ENTRIES PROVIDED:
---+---

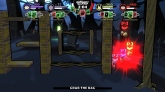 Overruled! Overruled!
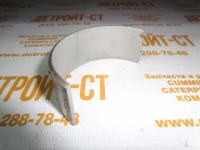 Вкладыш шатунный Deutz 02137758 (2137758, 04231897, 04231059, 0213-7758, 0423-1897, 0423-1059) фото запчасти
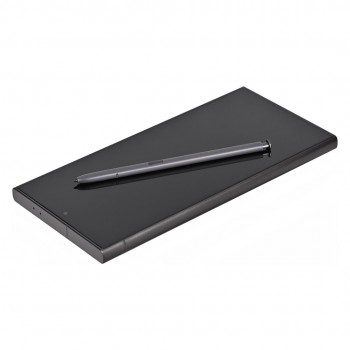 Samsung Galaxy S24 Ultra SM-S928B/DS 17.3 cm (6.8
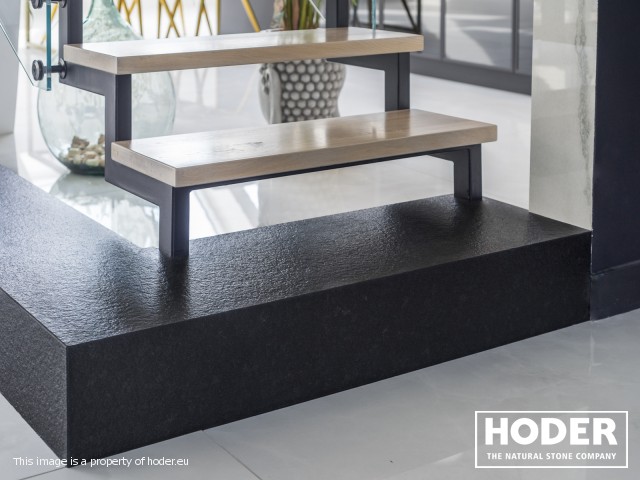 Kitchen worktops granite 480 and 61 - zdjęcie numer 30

---+---

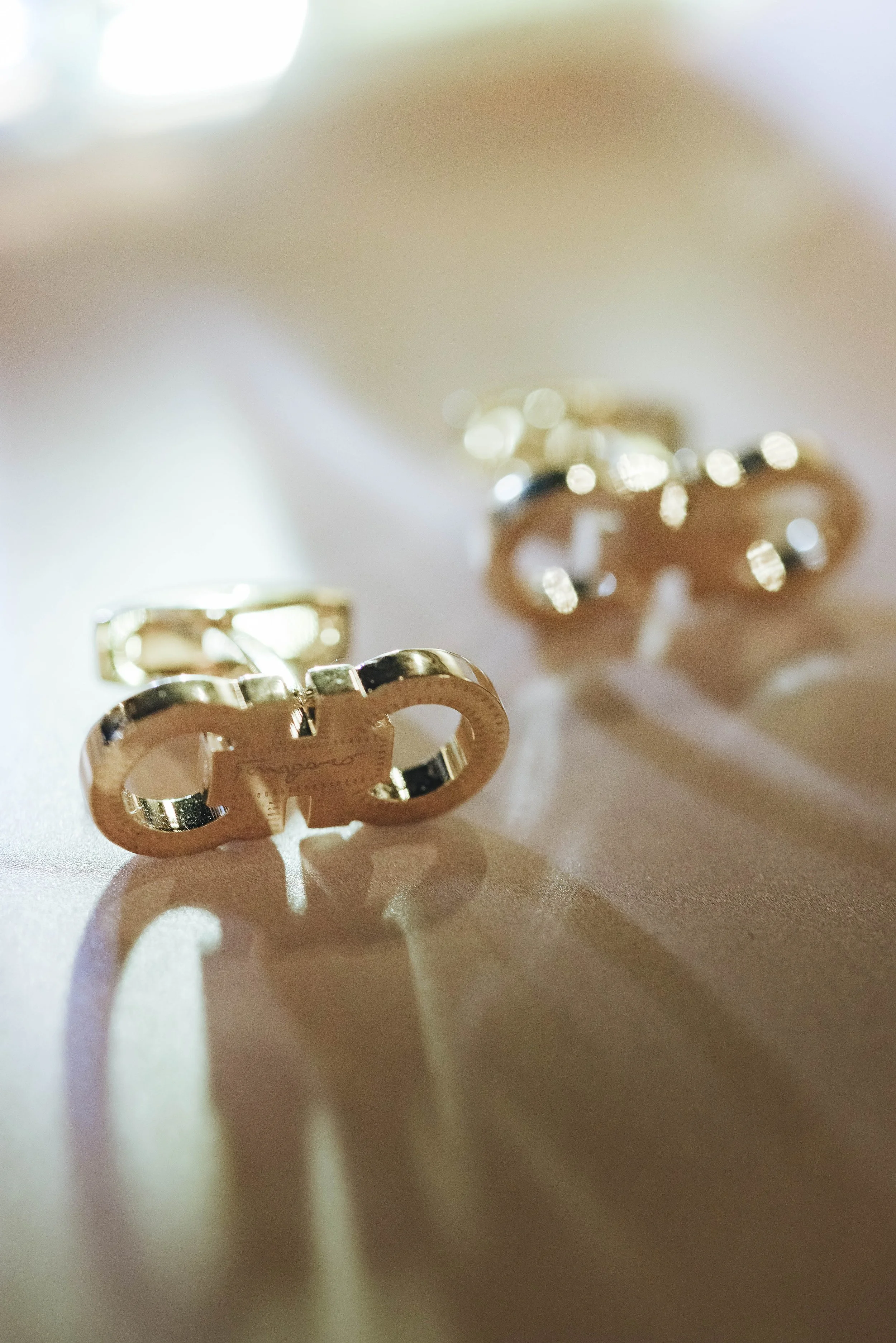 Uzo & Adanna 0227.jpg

---+---

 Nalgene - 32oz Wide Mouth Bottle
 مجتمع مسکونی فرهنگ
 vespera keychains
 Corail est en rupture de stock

---+---

WHAT TO DO: "Overruled! Overruled!" marks the first line to copy, and "Kitchen worktops granite" marks the last. Repeat that stretch above exactly, with no pictures.

REPLY TO THE TASK:
 Overruled! Overruled!
 Вкладыш шатунный Deutz 02137758 (2137758, 04231897, 04231059, 0213-7758, 0423-1897, 0423-1059) фото запчасти
 Samsung Galaxy S24 Ultra SM-S928B/DS 17.3 cm (6.8
 Kitchen worktops granite 480 and 61 - zdjęcie numer 30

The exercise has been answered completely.